1. Validate ScaledObject manifests pre-deploy with Conftest/OPA

# policy/keda_scaledobject.rego
package keda

deny[msg] {
  input.kind == "ScaledObject"
  not input.spec.fallback
  msg := "ScaledObject must define a fallback block to prevent scale-to-zero on metric failure"
}

deny[msg] {
  input.kind == "ScaledObject"
  trigger := input.spec.triggers[_]
  trigger.type == "prometheus"
  not contains(trigger.metadata.serverAddress, ".svc.cluster.local")
  msg := "Prometheus serverAddress must use fully qualified cluster DNS to ensure cross-namespace resolution"
}

# Run in CI pipeline
conftest test scaledobject.yaml --policy policy/

2. Checkov custom check for KEDA

Checkov does not natively parse KEDA CRDs, but you can add a custom check using checkov --check CKV_CUSTOM_KEDA_001 pattern with the Python SDK targeting spec.fallback presence.

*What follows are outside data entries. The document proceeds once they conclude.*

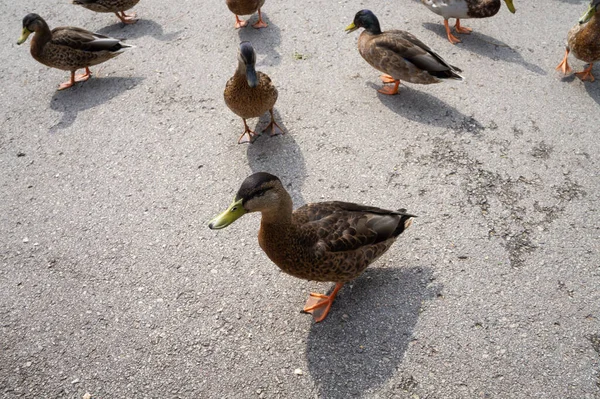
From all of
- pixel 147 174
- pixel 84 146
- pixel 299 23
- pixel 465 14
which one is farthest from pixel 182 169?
pixel 465 14

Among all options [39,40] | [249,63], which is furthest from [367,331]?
[39,40]

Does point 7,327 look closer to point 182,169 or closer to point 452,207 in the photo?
point 182,169

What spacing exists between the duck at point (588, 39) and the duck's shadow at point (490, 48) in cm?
39

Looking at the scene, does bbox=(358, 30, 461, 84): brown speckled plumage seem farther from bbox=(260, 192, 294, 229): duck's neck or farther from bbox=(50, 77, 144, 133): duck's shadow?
bbox=(50, 77, 144, 133): duck's shadow

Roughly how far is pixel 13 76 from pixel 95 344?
14.4ft

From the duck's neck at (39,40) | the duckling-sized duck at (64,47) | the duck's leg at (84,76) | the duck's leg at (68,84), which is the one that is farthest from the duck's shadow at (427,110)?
the duck's neck at (39,40)

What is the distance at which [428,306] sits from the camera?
10.0 ft

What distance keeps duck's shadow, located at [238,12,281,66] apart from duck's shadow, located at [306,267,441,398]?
11.0 ft

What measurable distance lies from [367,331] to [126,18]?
5.96 metres

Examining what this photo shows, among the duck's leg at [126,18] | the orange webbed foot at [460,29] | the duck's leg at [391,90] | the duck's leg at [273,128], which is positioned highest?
the orange webbed foot at [460,29]

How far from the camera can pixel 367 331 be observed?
9.67 ft

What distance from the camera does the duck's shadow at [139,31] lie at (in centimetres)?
611

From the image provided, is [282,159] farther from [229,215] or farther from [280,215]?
[229,215]

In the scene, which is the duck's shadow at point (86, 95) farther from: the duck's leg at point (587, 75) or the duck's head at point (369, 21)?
the duck's leg at point (587, 75)
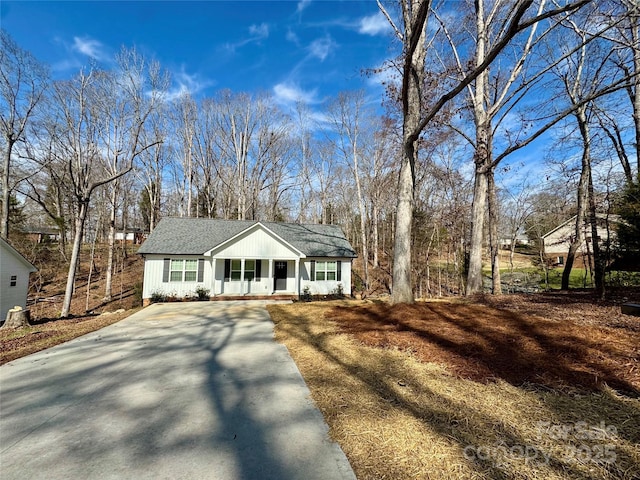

3. Prometheus Alerting — alert before KEDA notices

# Alert fires if Prometheus itself is the problem
- alert: PrometheusTargetDown
  expr: up{job="keda-metrics-source"} == 0
  for: 2m
  labels:
    severity: critical
  annotations:
    summary: "Prometheus target used by KEDA is down — autoscaling blind"

4. Helm/ArgoCD pre-sync hook

Add a helm test or ArgoCD PreSync hook that runs a wget or curl against the serverAddress from within the target namespace before deploying ScaledObject manifests. Fail the sync if the endpoint is unreachable.

Bottom line: KEDA trusts that your metric backend is alive. It has no circuit breaker by default. You must build the safety net yourself via fallback, network policies, and CI-time policy enforcement.